Ameneh Dehshiri / Jul 31, 2025

Ground Up and Spat Out / Janet Turra & Cambridge Diversity Fund / Better Images of AI

In July 2025—just weeks before the EU Artificial Intelligence Act (AI Act) comes into force—two long-anticipated transparency tools finally pulled back the curtain on how general-purpose AI (GPAI) models are trained. On July 10, the Model Documentation Form (MDF) was published as part of the voluntary GPAI Code of Practice, and on July 24, the European Commission released the updated Public Summary Template (PST), requiring for the first time public disclosure of basic information about training datasets.

Both instruments are grounded in Article 53 of the EU AI Act and share the same overarching purpose: to enhance transparency about the datasets that power GPAI models. But they are designed for different audiences and involve distinct levels of disclosure, with significant implications for data protection rights.

Two tiers of transparency: Regulatory oversight vs. public accountability

The transparency obligations in the EU AI Act concerning the training data of GPAI models can serve different purposes. They help providers of AI systems better understand the capabilities and limitations of these models and comply with their regulatory duties; support the enforcement of copyright and related rights; and make it easier to exercise and enforce data protection rights, among others. This article focuses on the latter—examining what these new transparency rules mean for personal data protection.

When it comes to the training data of GPAI models, the EU AI Act divides transparency into two tracks: a deep, confidential stream for regulators, and a shallow, public stream designed to build trust without giving away the full picture.

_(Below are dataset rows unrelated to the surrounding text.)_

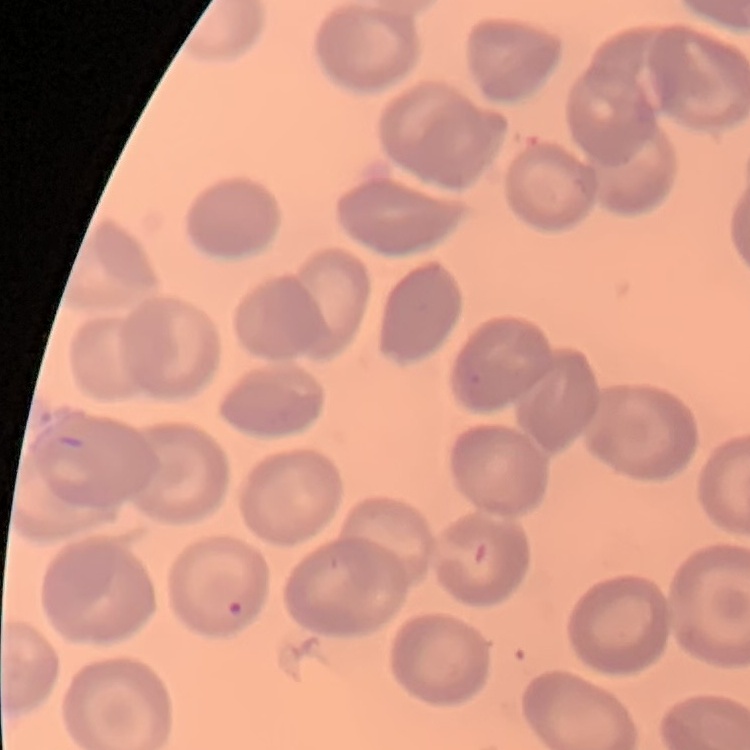

Summary:
  - Erythrocyte morphology: no rouleaux formation
  - Preparation: thin blood film
  - Stain: Field's or Giemsa
  - Image type: square crop of a larger photomicrograph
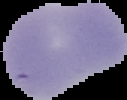
Result: negative for Plasmodium parasites. The area outside the segmented cell region is set to black. Image is 127×100 pixels. From a thin blood film.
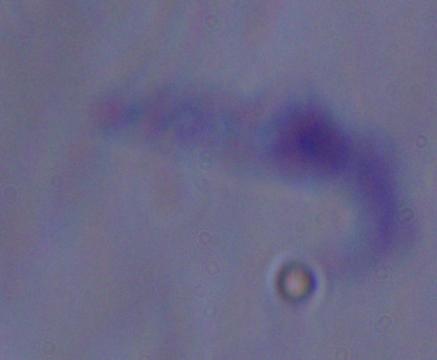
Summary:
  - Magnification: 1000x
  - Modality: micrograph
  - Identification: trypanosome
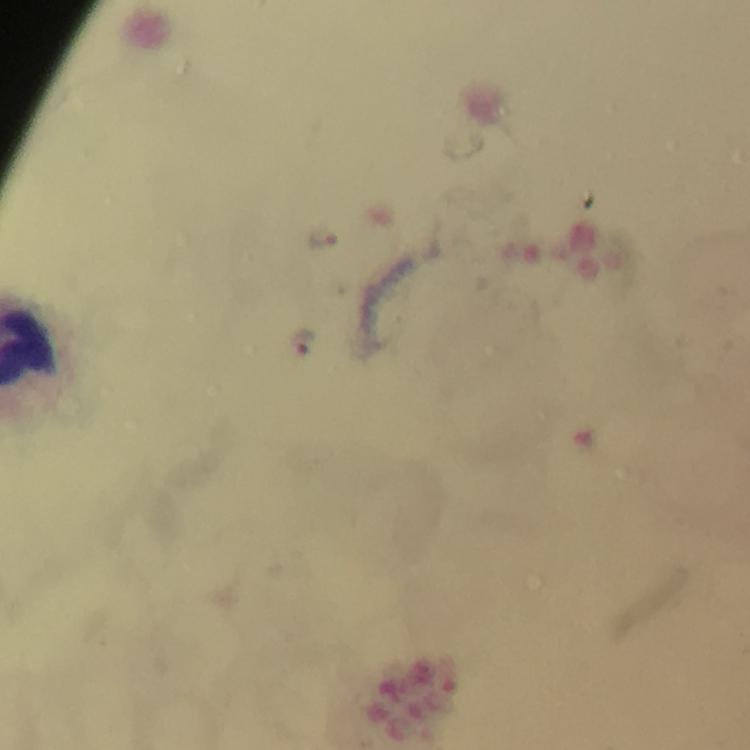
Approximate object centers, in pixels from the top-left corner.
Summary:
  - Plasmodium parasite locations: (x=323, y=238), (x=303, y=341)
  - Cropped from: a single field of view
  - Capture: smartphone mounted on the microscope
  - Image size: 750×750 pixels
  - Stain: Giemsa
  - Preparation: thick blood smear
  - Magnification: 100x
  - Immersion oil: used
  - Context: from a diagnostic examination for malaria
State which parasite is depicted.
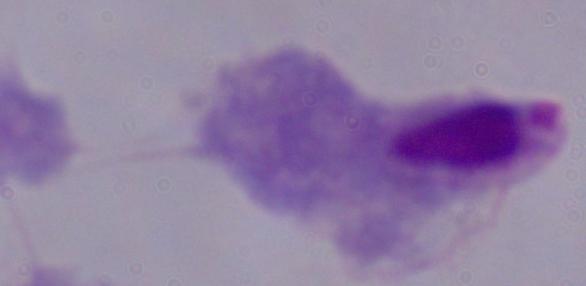
A trichomonad.

{
  "modality": "photomicrograph",
  "magnification": "1000x"
}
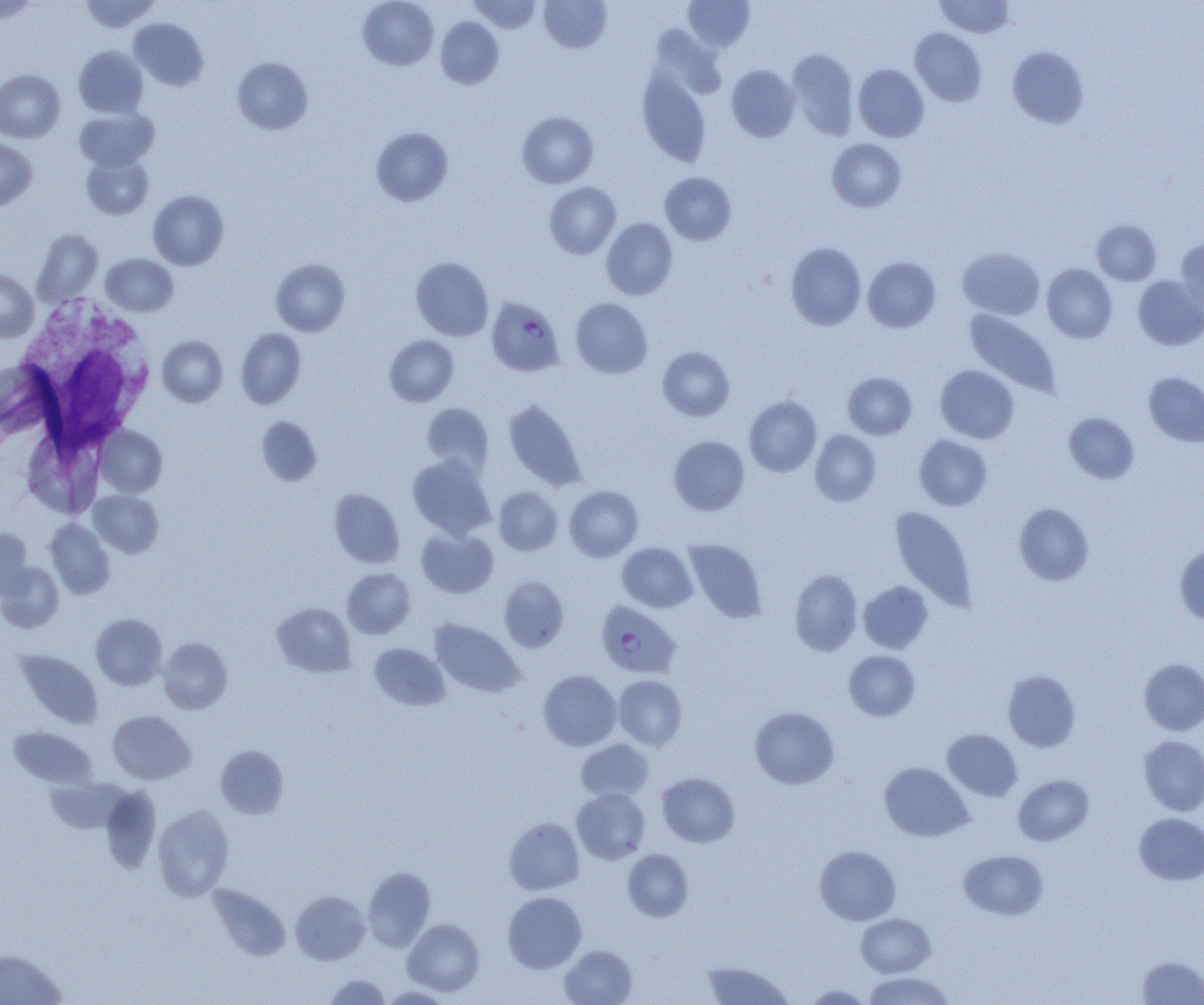

Approximate bounding boxes as named x1/y1/x2/y2 corners in pixels. Plasmodium falciparum-infected red blood cell locations: (x1=486, y1=297, x2=564, y2=376), (x1=596, y1=601, x2=681, y2=679). Uninfected red blood cell locations: (x1=79, y1=0, x2=160, y2=33), (x1=358, y1=0, x2=438, y2=70), (x1=469, y1=0, x2=542, y2=33), (x1=539, y1=0, x2=611, y2=52), (x1=683, y1=0, x2=755, y2=51), (x1=935, y1=0, x2=1016, y2=38), (x1=0, y1=1, x2=39, y2=23), (x1=435, y1=17, x2=504, y2=89), (x1=129, y1=18, x2=209, y2=90), (x1=910, y1=28, x2=987, y2=106), (x1=74, y1=46, x2=148, y2=117), (x1=1008, y1=46, x2=1089, y2=128), (x1=787, y1=49, x2=859, y2=140), (x1=232, y1=57, x2=313, y2=134), (x1=853, y1=64, x2=929, y2=142), (x1=726, y1=65, x2=800, y2=142), (x1=637, y1=68, x2=711, y2=166), (x1=0, y1=69, x2=64, y2=143), (x1=75, y1=108, x2=158, y2=171), (x1=517, y1=111, x2=598, y2=188), (x1=371, y1=126, x2=453, y2=206), (x1=827, y1=138, x2=906, y2=212), (x1=0, y1=139, x2=37, y2=210), (x1=82, y1=153, x2=153, y2=219), (x1=659, y1=172, x2=736, y2=245), (x1=544, y1=182, x2=621, y2=258), (x1=148, y1=190, x2=229, y2=270), (x1=601, y1=217, x2=678, y2=300), (x1=1092, y1=219, x2=1161, y2=285), (x1=32, y1=229, x2=102, y2=306), (x1=1175, y1=239, x2=1204, y2=318), (x1=785, y1=242, x2=866, y2=330), (x1=957, y1=246, x2=1045, y2=320), (x1=102, y1=253, x2=178, y2=316), (x1=411, y1=257, x2=494, y2=341), (x1=863, y1=257, x2=940, y2=332), (x1=271, y1=258, x2=350, y2=336), (x1=1042, y1=264, x2=1117, y2=342), (x1=0, y1=270, x2=38, y2=341), (x1=1133, y1=276, x2=1204, y2=350), (x1=570, y1=298, x2=653, y2=378), (x1=964, y1=309, x2=1061, y2=397), (x1=236, y1=328, x2=306, y2=408), (x1=157, y1=335, x2=228, y2=406), (x1=384, y1=335, x2=459, y2=406), (x1=657, y1=346, x2=734, y2=421), (x1=936, y1=365, x2=1019, y2=443), (x1=843, y1=372, x2=917, y2=439), (x1=1144, y1=372, x2=1204, y2=446), (x1=744, y1=396, x2=822, y2=477), (x1=504, y1=400, x2=586, y2=490), (x1=421, y1=402, x2=494, y2=475), (x1=1063, y1=412, x2=1140, y2=483), (x1=257, y1=416, x2=322, y2=486), (x1=96, y1=425, x2=167, y2=496), (x1=810, y1=430, x2=881, y2=506), (x1=914, y1=435, x2=992, y2=511), (x1=668, y1=436, x2=750, y2=515), (x1=32, y1=441, x2=98, y2=514), (x1=407, y1=455, x2=496, y2=540), (x1=493, y1=486, x2=563, y2=555), (x1=565, y1=486, x2=643, y2=561), (x1=329, y1=488, x2=404, y2=568), (x1=89, y1=490, x2=164, y2=557), (x1=1014, y1=502, x2=1094, y2=585), (x1=890, y1=506, x2=977, y2=611), (x1=45, y1=519, x2=115, y2=599), (x1=0, y1=528, x2=33, y2=598), (x1=416, y1=528, x2=499, y2=598), (x1=685, y1=539, x2=767, y2=622), (x1=617, y1=542, x2=697, y2=612), (x1=1175, y1=544, x2=1204, y2=626), (x1=0, y1=561, x2=64, y2=633), (x1=342, y1=567, x2=415, y2=639), (x1=789, y1=569, x2=862, y2=655), (x1=499, y1=577, x2=569, y2=652), (x1=858, y1=581, x2=933, y2=653), (x1=272, y1=602, x2=356, y2=677), (x1=90, y1=614, x2=167, y2=690), (x1=429, y1=619, x2=524, y2=697), (x1=158, y1=637, x2=232, y2=714), (x1=369, y1=643, x2=450, y2=710), (x1=15, y1=650, x2=103, y2=728), (x1=844, y1=650, x2=920, y2=721), (x1=1139, y1=658, x2=1204, y2=736), (x1=538, y1=670, x2=621, y2=751), (x1=1002, y1=670, x2=1081, y2=752), (x1=613, y1=675, x2=687, y2=750), (x1=750, y1=706, x2=839, y2=789), (x1=107, y1=710, x2=196, y2=784), (x1=8, y1=726, x2=96, y2=788), (x1=942, y1=728, x2=1023, y2=801), (x1=1139, y1=736, x2=1204, y2=816), (x1=576, y1=739, x2=654, y2=802), (x1=215, y1=745, x2=289, y2=818), (x1=880, y1=762, x2=973, y2=841), (x1=656, y1=772, x2=740, y2=847), (x1=1013, y1=775, x2=1094, y2=846), (x1=100, y1=785, x2=161, y2=873), (x1=571, y1=787, x2=651, y2=864), (x1=153, y1=804, x2=234, y2=901), (x1=1134, y1=813, x2=1204, y2=885), (x1=504, y1=817, x2=584, y2=895), (x1=814, y1=845, x2=901, y2=925), (x1=622, y1=849, x2=694, y2=921), (x1=958, y1=849, x2=1049, y2=920), (x1=363, y1=867, x2=435, y2=951), (x1=207, y1=884, x2=290, y2=961), (x1=290, y1=890, x2=370, y2=965), (x1=502, y1=892, x2=586, y2=973), (x1=856, y1=913, x2=935, y2=977), (x1=402, y1=919, x2=484, y2=996), (x1=559, y1=945, x2=637, y2=1005), (x1=0, y1=948, x2=67, y2=1005), (x1=1137, y1=955, x2=1204, y2=1004), (x1=702, y1=960, x2=793, y2=1005), (x1=862, y1=971, x2=955, y2=1005), (x1=324, y1=974, x2=391, y2=1004), (x1=802, y1=984, x2=873, y2=1004), (x1=379, y1=986, x2=455, y2=1003). White blood cell locations: (x1=13, y1=297, x2=156, y2=454). Slide-level diagnosis: Plasmodium falciparum. One field of a larger specimen. Light microscopy. Image is 1204×1005 pixels. Captured at 1000x magnification. Thin blood film.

The first track operates through the Model Documentation Form (MDF), mandated under Article 53(1)(a) and (b) of the AI Act. It compels providers to disclose detailed technical and operational information, including the provenance, source, and composition of training, validation, and testing datasets. This information is submitted to the AI Office (AIO) and national competent authorities (NCAs) (see Art 3(48) of the AI Act ) but remains strictly confidential under Article 78 of the AI Act, protected by trade secret provisions. The MDF is designed primarily as a tool for regulatory oversight: it equips authorities to investigate compliance, detect violations, and impose corrective measures, including fines or market restrictions.

The MDF was first introduced on July 10, 2025, as part of the voluntary GPAI Code of Practice, a soft-law instrument meant to encourage early compliance. Its rollout, however, immediately highlighted the tension between regulators and Big Tech. Meta publicly announced it would not sign the code, arguing that it introduced “measures which go far beyond the scope of the AI Act”.

Yet, legally speaking, such opposition may soon become moot. On August 2, 2025, the AI Act takes full effect, making transparency obligations for GPAI legally binding. As a transitional measure, companies that sign the code are granted a one-year grace period—until August 2026—before enforcement begins. But as Meta’s refusal illustrates, some providers may choose to test regulators’ resolve, betting on the slow pace of enforcement and the complexity of cross-border oversight rather than embracing early compliance.

The second track, by contrast, is designed for public-facing accountability. The PST, grounded in Article 53(1)(d), obliges GPAI providers to publish a high-level summary of their training data sources, addressed to individuals, civil society organizations, and rightsholders. Recital 107 of the AI Act explicitly requires the summary to be “simple” and “effective,” accessible even to non-expert audiences. Yet the level of disclosure is deliberately limited to protect trade secrets. Providers must indicate the most relevant domain names crawled, the time period of data collection, and offer a general description of the type of content, including its geographic or linguistic profile. What they do not have to share—at least publicly—are URL-level data, user-specific identifiers, or detailed breakdowns of dataset composition.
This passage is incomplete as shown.